Your objective →
Quote the text of every item below verbatim, leaving out the pictures.

Excerpts of spatial question data →
----

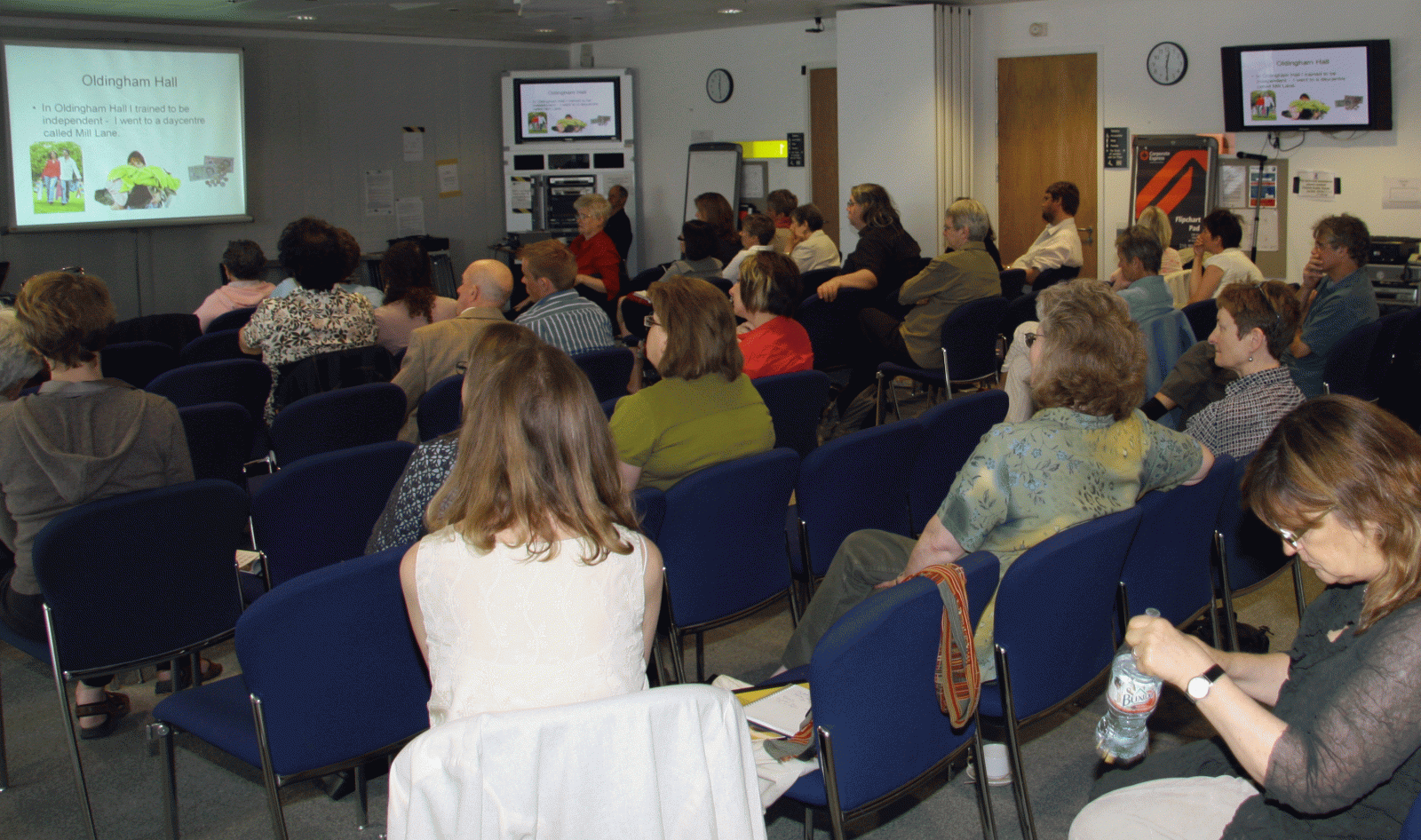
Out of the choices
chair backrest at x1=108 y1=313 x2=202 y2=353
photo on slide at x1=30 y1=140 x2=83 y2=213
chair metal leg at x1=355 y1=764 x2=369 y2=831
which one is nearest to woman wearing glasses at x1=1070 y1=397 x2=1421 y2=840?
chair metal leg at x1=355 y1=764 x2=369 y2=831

----

Written reply →
Out of the choices
chair backrest at x1=108 y1=313 x2=202 y2=353
photo on slide at x1=30 y1=140 x2=83 y2=213
chair metal leg at x1=355 y1=764 x2=369 y2=831
which one is nearest to woman wearing glasses at x1=1070 y1=397 x2=1421 y2=840?
chair metal leg at x1=355 y1=764 x2=369 y2=831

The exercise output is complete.